» **PROMPT**: Under this line are the records; write out word for word the part that begins at the line containing "[camera trap, expert-labeled]" and ends at the line containing "category: sheep", and no more.

» **DATA TO EXAMINE**:
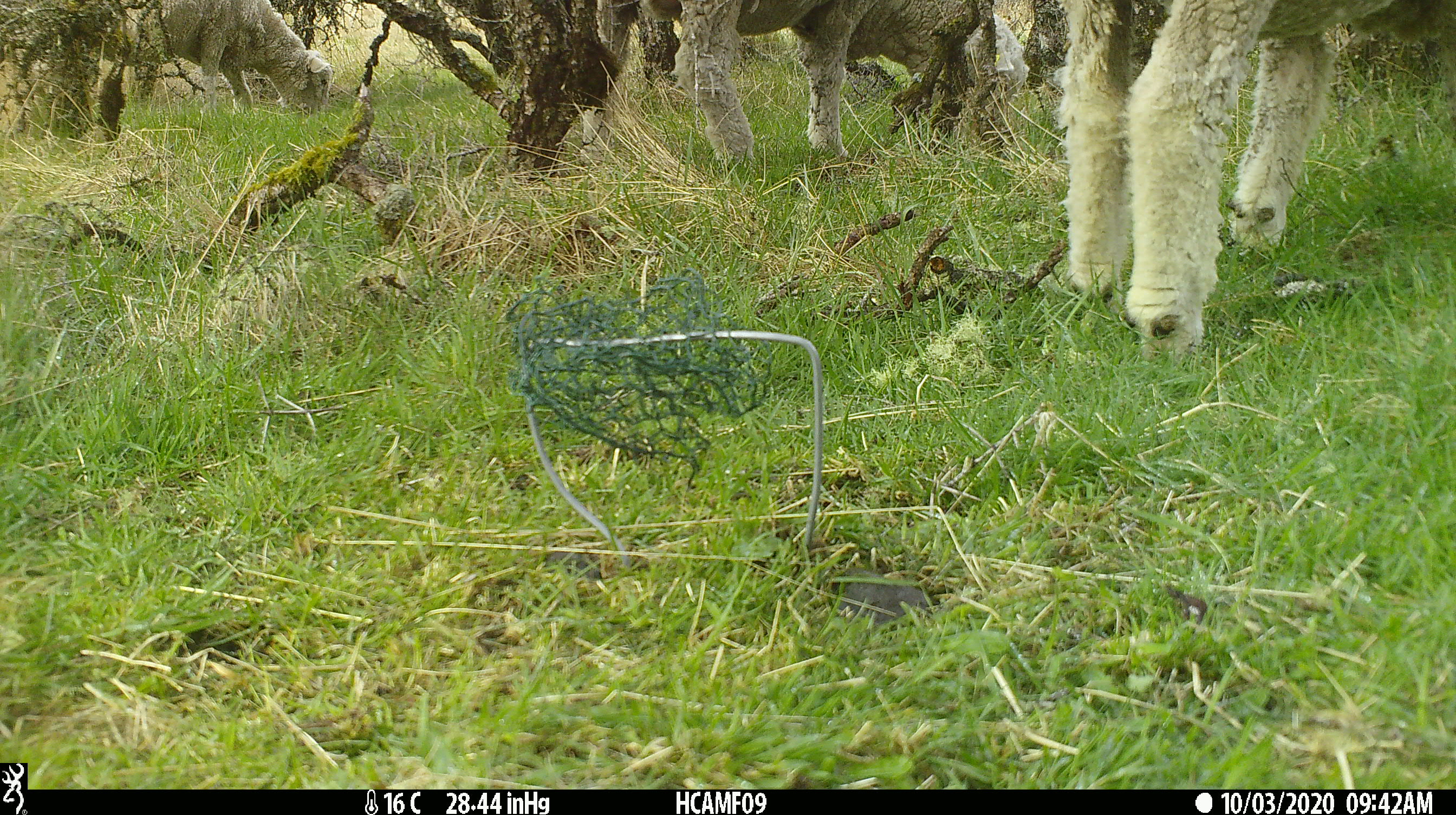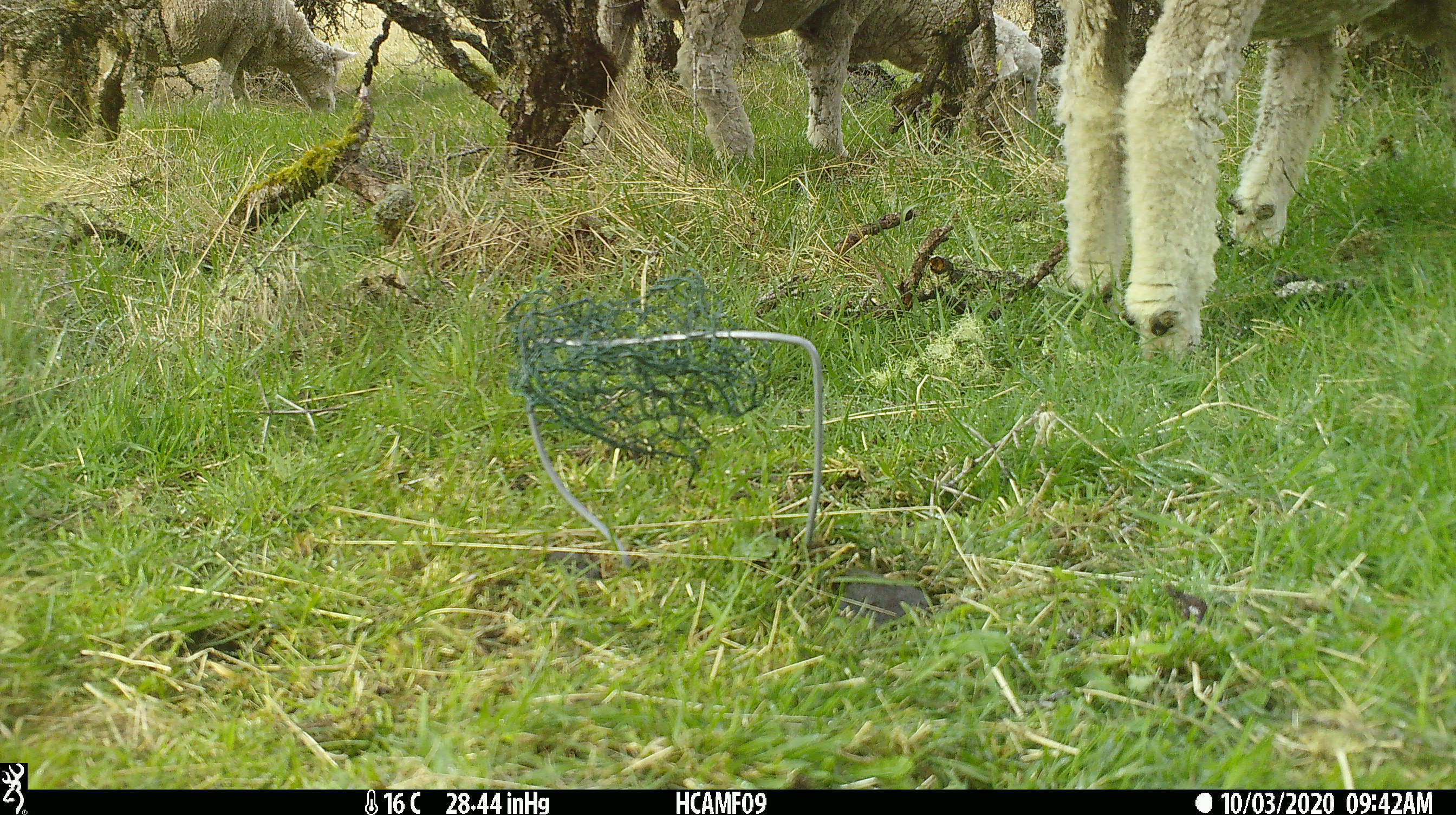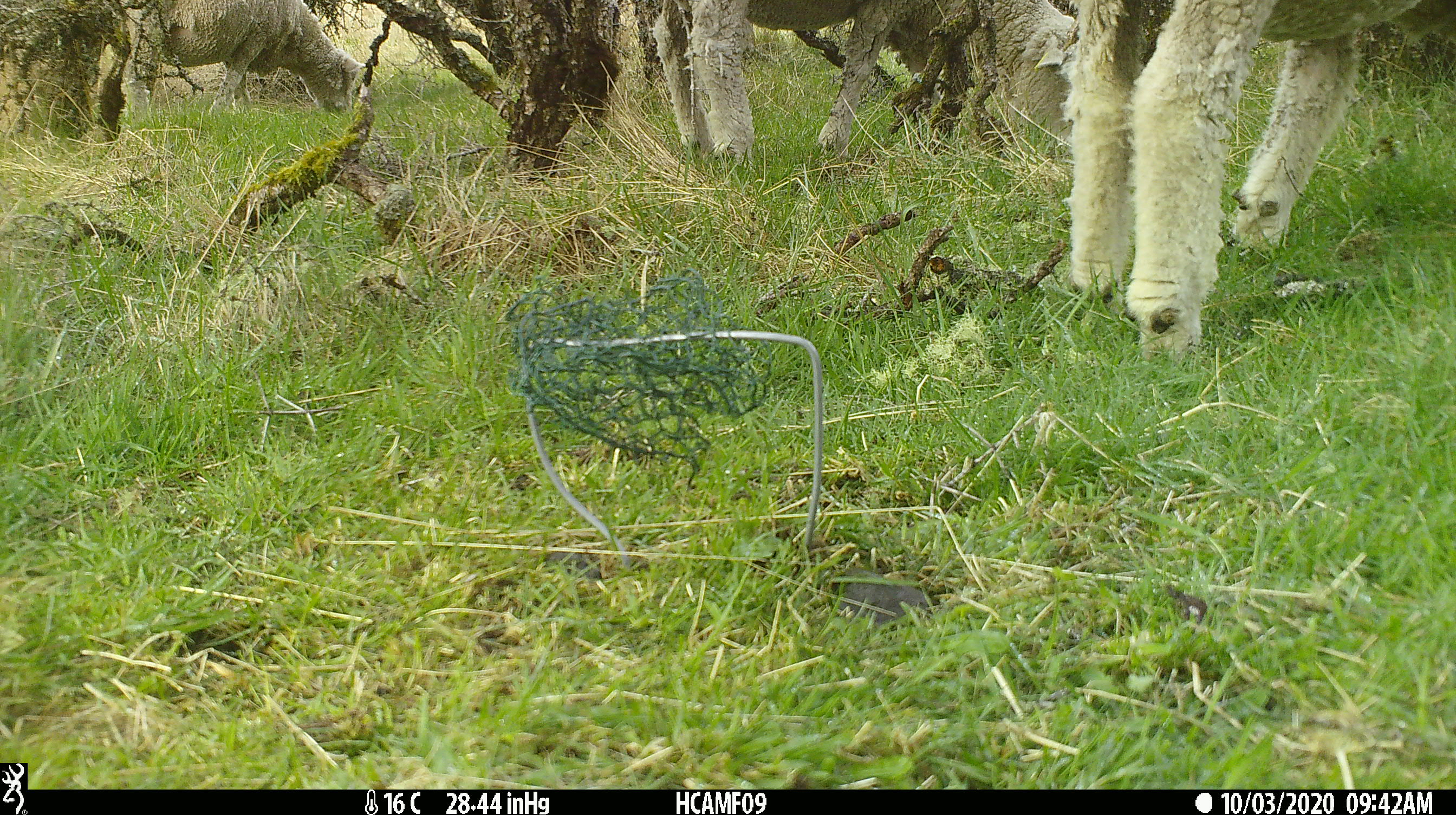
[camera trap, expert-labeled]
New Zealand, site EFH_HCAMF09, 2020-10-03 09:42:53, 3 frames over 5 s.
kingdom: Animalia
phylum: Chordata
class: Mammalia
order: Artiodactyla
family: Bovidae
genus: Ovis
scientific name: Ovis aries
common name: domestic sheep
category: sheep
...
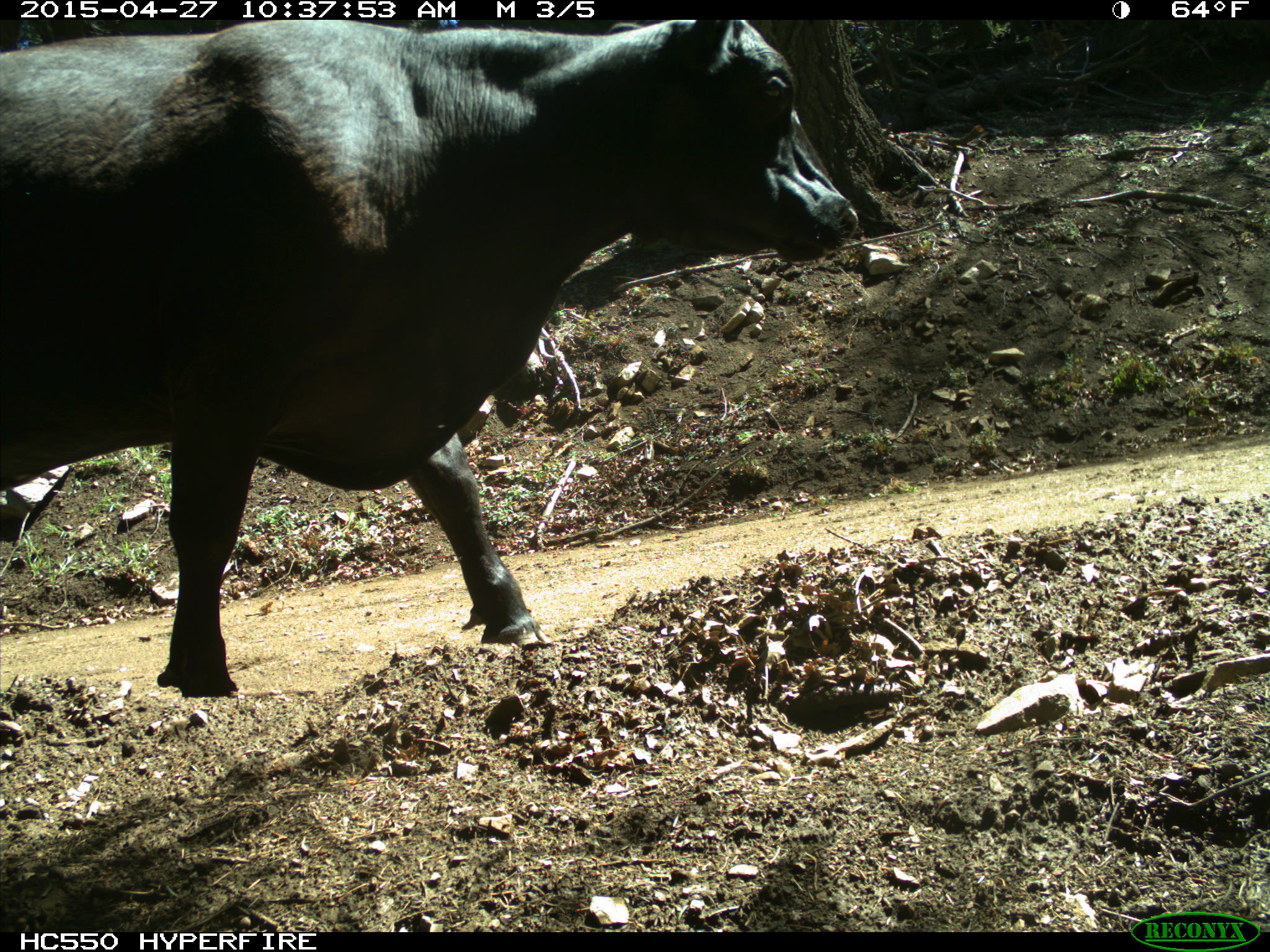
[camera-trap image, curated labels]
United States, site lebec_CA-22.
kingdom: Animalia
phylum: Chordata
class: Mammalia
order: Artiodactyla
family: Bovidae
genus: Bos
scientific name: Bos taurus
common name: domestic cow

» **RESULT OF THIS TASK**:
[camera trap, expert-labeled]
New Zealand, site EFH_HCAMF09, 2020-10-03 09:42:53, 3 frames over 5 s.
kingdom: Animalia
phylum: Chordata
class: Mammalia
order: Artiodactyla
family: Bovidae
genus: Ovis
scientific name: Ovis aries
common name: domestic sheep
category: sheep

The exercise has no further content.